__Alıştırmalar__:
1. Zaman gazetesi ve siyaset üzerine yazıya göre şu soruları cevaplayın:
(a) Yazar hangi gazetenin yandaşı olduğunu söylüyor?
(b) Türkiye siyaseti neyi yeni öğreniyor?
(c) Dili ve dini kötüye kullananlar nerede iflah olmayacak?
2. Metin bölümünden, "Ancak şu ki" sözcüklerini içeren yerle açılıp "adını da koyar." ile kapanan kısmı aynen çıkarın.
3. Zaman gazetesi ve siyaset üzerine yazıyı son cümlesinden sonra sürdürün.

__Metin bölümü__:
※

Ben zaman gazetesinin yandaşıyım.. ama onun her dediğini doğru ve gerçek gören YAN-TAŞI değilim.. amma tutma gerekçelerimin ağırlıklı koşullarını sağladığı için onun yanındayım.. yenilikçiliğine.. katıldığım için yanındaşım.. eleştirdiğim taraf.. mücadelesini bir siyasi parti gibi yapıyor.. oysa bir siyaseti parti kurarak gelenekçi olan iktidar partisinin gerçek bir siyasi muhalifi olması lazım.. bunu yapmıyor.

Ancak şu ki türkiye siyaseti.. partiyi.. yeni öğreniyor.. daha adını bile koymadı TÜRKÇE olarak.. belki bir gün öğrenir, kullanır, yararlanırsa adını da koyar.

Ancak bundan daha temelli mesele.. dili ve dini KÖTÜ’ye kullananların dünyada iflah olmayacağı ve İYİ’ye kullanmayanların da ahirette felah.. işte bu yüzdendir ki TESLİMİYETİ kemale ermemiş kendi siyasetine yandaş olan şeytanları melek.. muhalif olanları şeytan görüyor.. çünkü yaptığını İSLAMİYET olarak görüyor. Bunun içinde yargılarını ve yüklemlerini bırak görüş ve düşüncelerini kutsallaştırıyor.. bunu kişilere de bulaştırıyor.. sanrısını TANRI ve imamını TAGUT haline getiriyor.

※

__Kayıtlı veriler__:

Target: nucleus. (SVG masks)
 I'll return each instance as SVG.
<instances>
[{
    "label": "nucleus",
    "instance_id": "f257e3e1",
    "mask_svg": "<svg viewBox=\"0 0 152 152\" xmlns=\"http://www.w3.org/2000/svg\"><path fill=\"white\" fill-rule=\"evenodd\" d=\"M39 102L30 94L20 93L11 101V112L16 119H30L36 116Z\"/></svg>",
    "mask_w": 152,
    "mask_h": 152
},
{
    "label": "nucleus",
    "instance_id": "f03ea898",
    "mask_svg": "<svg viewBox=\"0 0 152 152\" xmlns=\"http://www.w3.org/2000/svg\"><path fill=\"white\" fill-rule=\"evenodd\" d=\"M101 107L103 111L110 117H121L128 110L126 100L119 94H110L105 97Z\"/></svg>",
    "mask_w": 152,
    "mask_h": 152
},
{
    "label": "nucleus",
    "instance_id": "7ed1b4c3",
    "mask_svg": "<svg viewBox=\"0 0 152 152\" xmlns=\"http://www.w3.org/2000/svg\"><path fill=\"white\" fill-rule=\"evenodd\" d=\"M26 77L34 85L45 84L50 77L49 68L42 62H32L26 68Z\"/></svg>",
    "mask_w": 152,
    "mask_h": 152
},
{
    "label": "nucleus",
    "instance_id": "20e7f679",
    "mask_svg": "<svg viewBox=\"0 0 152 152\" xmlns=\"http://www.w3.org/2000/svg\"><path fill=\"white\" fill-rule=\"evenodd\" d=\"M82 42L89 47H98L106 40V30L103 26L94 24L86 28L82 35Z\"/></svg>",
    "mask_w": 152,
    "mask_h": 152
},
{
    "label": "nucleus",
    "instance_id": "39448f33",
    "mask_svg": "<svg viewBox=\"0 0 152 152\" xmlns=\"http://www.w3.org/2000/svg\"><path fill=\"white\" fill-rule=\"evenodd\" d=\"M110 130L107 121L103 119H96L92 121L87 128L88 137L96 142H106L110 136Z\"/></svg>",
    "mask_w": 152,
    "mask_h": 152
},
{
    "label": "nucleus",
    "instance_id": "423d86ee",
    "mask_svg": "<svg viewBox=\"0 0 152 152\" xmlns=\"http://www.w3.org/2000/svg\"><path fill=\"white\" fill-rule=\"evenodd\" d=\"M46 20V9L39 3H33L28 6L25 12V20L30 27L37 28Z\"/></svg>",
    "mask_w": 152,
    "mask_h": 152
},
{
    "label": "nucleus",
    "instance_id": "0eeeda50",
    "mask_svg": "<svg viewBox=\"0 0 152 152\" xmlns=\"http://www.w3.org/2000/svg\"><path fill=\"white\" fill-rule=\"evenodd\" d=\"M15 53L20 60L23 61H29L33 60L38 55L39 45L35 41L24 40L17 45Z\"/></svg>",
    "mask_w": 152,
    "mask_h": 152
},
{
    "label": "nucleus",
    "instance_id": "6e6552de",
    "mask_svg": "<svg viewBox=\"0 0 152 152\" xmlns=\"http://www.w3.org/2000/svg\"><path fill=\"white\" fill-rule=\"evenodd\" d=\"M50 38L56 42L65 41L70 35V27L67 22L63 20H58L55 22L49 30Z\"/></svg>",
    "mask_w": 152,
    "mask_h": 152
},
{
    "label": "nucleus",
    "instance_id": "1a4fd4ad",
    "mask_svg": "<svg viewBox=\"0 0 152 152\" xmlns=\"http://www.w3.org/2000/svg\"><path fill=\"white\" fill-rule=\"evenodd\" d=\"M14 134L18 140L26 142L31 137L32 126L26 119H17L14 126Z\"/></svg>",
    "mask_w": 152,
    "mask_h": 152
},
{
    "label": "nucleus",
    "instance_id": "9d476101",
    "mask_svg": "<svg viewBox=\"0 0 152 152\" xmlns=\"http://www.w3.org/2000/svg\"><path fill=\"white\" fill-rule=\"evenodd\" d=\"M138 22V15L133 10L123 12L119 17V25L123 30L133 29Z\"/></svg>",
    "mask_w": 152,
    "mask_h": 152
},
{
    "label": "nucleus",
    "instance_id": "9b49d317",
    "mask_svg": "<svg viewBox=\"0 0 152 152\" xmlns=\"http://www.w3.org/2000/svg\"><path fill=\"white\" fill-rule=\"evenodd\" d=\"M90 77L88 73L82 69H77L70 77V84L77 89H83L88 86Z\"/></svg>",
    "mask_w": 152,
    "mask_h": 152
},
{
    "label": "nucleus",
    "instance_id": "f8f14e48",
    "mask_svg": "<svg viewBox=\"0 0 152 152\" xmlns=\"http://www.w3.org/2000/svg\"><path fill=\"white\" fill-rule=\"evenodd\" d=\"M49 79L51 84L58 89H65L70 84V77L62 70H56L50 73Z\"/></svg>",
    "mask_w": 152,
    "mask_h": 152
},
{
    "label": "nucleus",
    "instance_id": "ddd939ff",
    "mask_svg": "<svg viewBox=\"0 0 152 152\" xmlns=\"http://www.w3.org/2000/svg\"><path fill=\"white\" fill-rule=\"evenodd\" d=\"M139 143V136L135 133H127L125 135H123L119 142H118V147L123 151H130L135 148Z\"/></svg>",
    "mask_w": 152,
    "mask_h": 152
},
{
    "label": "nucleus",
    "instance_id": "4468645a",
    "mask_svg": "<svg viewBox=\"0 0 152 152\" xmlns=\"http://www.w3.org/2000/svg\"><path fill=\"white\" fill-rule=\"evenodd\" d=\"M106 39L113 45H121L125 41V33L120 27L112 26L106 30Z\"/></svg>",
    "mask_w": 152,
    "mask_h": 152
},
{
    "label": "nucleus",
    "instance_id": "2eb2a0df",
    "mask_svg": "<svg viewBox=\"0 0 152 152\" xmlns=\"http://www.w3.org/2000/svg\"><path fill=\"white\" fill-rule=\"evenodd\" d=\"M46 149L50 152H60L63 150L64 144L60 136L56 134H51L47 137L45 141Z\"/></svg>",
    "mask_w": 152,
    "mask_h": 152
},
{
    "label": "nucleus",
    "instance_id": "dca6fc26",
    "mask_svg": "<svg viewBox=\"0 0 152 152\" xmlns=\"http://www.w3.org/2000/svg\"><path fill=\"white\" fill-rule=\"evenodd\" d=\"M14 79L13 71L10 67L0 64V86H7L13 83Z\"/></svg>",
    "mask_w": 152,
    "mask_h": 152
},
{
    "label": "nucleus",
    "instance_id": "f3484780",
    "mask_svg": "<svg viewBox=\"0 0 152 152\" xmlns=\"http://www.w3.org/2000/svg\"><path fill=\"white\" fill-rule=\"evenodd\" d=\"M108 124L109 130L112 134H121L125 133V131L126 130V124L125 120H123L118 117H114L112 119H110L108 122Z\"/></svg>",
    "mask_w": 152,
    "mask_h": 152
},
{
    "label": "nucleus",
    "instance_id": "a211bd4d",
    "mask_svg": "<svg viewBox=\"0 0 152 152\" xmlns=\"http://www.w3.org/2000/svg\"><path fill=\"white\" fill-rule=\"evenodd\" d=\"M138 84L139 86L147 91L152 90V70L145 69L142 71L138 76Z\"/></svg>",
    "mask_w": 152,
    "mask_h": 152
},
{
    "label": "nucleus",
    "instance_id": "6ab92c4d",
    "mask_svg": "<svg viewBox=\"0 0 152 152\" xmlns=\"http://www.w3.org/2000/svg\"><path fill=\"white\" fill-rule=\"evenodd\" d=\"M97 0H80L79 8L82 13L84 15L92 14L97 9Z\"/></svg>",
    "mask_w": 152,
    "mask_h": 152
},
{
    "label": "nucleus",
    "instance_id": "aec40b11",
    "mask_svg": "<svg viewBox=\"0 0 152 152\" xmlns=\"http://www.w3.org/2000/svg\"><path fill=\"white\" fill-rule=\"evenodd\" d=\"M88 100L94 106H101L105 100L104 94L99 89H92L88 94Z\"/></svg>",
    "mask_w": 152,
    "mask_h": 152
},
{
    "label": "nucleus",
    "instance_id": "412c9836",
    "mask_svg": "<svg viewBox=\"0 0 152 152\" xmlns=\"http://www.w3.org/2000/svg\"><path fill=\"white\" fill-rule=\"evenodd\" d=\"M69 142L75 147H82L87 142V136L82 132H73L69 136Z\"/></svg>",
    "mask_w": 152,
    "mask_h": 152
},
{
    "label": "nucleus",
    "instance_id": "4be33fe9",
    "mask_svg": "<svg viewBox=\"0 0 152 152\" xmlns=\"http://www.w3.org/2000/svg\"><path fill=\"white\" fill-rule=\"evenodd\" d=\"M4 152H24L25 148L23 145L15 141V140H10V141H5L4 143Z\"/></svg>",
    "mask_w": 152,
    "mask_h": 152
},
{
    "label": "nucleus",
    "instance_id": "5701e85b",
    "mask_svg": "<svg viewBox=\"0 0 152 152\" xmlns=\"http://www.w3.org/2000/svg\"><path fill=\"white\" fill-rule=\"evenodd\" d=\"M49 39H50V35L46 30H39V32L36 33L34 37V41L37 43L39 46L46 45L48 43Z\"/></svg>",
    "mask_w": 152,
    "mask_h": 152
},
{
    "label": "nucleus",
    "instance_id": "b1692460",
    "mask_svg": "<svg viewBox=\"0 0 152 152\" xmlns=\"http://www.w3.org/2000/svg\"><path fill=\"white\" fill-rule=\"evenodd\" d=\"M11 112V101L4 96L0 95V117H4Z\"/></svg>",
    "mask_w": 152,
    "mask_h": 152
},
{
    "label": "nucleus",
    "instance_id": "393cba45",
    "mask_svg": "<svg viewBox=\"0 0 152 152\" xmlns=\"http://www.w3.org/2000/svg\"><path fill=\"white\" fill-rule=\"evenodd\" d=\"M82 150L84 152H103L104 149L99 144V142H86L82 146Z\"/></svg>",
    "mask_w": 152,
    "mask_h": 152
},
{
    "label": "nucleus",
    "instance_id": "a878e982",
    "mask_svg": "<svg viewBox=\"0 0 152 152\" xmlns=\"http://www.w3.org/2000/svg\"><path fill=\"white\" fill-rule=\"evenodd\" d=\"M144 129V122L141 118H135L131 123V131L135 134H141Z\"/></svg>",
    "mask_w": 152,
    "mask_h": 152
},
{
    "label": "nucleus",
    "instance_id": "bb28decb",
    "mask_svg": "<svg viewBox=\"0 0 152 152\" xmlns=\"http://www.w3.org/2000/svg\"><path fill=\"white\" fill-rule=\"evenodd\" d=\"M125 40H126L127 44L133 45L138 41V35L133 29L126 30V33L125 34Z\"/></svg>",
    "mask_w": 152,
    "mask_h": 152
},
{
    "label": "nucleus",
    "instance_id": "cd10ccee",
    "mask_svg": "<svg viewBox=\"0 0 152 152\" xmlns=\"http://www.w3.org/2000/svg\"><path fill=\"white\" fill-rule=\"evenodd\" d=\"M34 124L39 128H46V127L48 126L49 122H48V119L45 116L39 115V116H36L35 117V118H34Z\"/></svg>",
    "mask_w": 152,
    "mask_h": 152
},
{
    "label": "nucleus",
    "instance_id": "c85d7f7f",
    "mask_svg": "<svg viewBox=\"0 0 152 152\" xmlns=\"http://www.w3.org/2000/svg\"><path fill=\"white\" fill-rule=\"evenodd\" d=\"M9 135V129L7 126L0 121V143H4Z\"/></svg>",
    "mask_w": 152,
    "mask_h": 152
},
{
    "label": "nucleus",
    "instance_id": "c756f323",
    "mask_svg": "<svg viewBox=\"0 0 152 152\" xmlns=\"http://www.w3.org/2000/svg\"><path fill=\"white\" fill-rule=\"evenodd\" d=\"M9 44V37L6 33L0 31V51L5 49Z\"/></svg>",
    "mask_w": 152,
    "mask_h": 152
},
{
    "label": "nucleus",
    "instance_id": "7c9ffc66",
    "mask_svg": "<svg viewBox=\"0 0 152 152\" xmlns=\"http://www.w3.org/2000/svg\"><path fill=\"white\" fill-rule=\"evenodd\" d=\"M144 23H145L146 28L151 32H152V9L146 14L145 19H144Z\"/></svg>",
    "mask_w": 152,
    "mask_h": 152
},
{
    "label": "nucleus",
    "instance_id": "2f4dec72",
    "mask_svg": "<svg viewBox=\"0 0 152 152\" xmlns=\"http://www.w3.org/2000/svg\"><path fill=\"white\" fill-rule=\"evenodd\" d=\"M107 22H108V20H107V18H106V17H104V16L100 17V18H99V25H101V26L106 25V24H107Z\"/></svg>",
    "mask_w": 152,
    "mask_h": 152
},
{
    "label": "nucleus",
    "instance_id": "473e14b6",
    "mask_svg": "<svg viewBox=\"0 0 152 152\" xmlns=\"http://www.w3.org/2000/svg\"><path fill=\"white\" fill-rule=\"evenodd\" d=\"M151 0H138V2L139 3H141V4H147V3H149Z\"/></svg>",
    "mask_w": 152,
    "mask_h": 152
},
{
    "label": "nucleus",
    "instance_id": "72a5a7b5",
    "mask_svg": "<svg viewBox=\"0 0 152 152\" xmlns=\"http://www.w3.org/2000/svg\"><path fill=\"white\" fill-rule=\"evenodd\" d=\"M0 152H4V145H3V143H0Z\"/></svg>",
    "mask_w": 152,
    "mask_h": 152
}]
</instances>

※

__Cevaplar sırasıyla__:
1.
(a) Zaman gazetesinin.
(b) Partiyi.
(c) Dünyada.

2.
Ancak şu ki türkiye siyaseti.. partiyi.. yeni öğreniyor.. daha adını bile koymadı TÜRKÇE olarak.. belki bir gün öğrenir, kullanır, yararlanırsa adını da koyar.

3.
Çünkü KARAR verdiği zaman.. kara.. arar.. ar.. köklerinin seslendirdiği adlardan gafil olarak kara bir aydınlığı açık ve seçik olarak görüyor. Çünkü ciddi aramıyor. Yüzeysel yargılarının ar ve namusunu arındıracak inceliği ve duyarlığı bulunmuyor. Karar vermeyenleri de renksizlikle suçluyor. Ekonomik çıkarı ve politik yararı için insan sevgi ve saygısını hiçe sayıyor. Eleştiriyi katlanmıyor. Hazır para gibi hazır bilgiyi seviyor. Zihnini bedavadan besliyor. Göbeği öbeğini belirliyor.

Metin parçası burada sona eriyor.